● **Text under study**:

The U.S. Army Dental Command, also known as DENCOM, is a major subordinate command of the U.S. Army Medical Command that provides command and control of the Army's fixed-facility dental treatment facilities, preventive care, dental research, development and training institutions, dental treatment to ensure the oral health and readiness of the force, a trained dental force for worldwide deployment, and structures for evolving missions of the Army.

==Structure==

The DENCOM headquarters are located at Fort Sam Houston, Texas—also the location of MEDCOM's headquarters. DENCOM is divided into regional dental commands and the Army Dental Laboratory that oversee day-to-day operations in military treatment facilities, exercising command and control over the medical treatment facilities in their regions. Generally, these RDC's geographically overlap with their corresponding regional medical commands. There are five regional commands: Europe Regional Dental Command, Northern Regional Dental Command, Pacific Regional Dental Command, Southern Regional Dental Command, and Western Regional Dental Command.

● **Supplied records**:

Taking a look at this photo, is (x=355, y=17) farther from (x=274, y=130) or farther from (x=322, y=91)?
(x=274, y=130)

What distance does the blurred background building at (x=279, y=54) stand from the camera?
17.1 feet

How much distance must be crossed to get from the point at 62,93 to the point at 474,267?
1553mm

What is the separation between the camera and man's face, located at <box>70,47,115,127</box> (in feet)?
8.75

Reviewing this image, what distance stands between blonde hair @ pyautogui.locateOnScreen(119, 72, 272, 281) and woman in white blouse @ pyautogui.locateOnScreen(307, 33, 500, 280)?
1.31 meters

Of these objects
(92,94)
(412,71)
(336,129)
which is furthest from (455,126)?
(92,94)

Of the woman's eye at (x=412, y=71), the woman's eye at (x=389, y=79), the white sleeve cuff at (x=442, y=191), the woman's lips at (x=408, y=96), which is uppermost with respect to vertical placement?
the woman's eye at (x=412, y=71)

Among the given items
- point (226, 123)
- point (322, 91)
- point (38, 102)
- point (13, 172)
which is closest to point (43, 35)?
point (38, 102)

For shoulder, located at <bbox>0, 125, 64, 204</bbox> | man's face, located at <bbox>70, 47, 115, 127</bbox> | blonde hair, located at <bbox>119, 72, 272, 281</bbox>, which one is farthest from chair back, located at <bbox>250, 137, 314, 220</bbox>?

● **Required tasks**:
a) From the passage on the U.S. Army Dental Command above, set down the text from "The DENCOM headquarters" up to and including "Regional Dental Command.".
b) Render this sentence from the passage on the U.S. Army Dental Command into Spanish: "The DENCOM headquarters are located at Fort Sam Houston, Texas—also the location of MEDCOM's headquarters."

● **Outputs by task**:
a)
The DENCOM headquarters are located at Fort Sam Houston, Texas—also the location of MEDCOM's headquarters. DENCOM is divided into regional dental commands and the Army Dental Laboratory that oversee day-to-day operations in military treatment facilities, exercising command and control over the medical treatment facilities in their regions. Generally, these RDC's geographically overlap with their corresponding regional medical commands. There are five regional commands: Europe Regional Dental Command, Northern Regional Dental Command, Pacific Regional Dental Command, Southern Regional Dental Command, and Western Regional Dental Command.

b) La sede del DENCOM se encuentra en Fort Sam Houston, Texas, donde también se encuentra la sede del MEDCOM.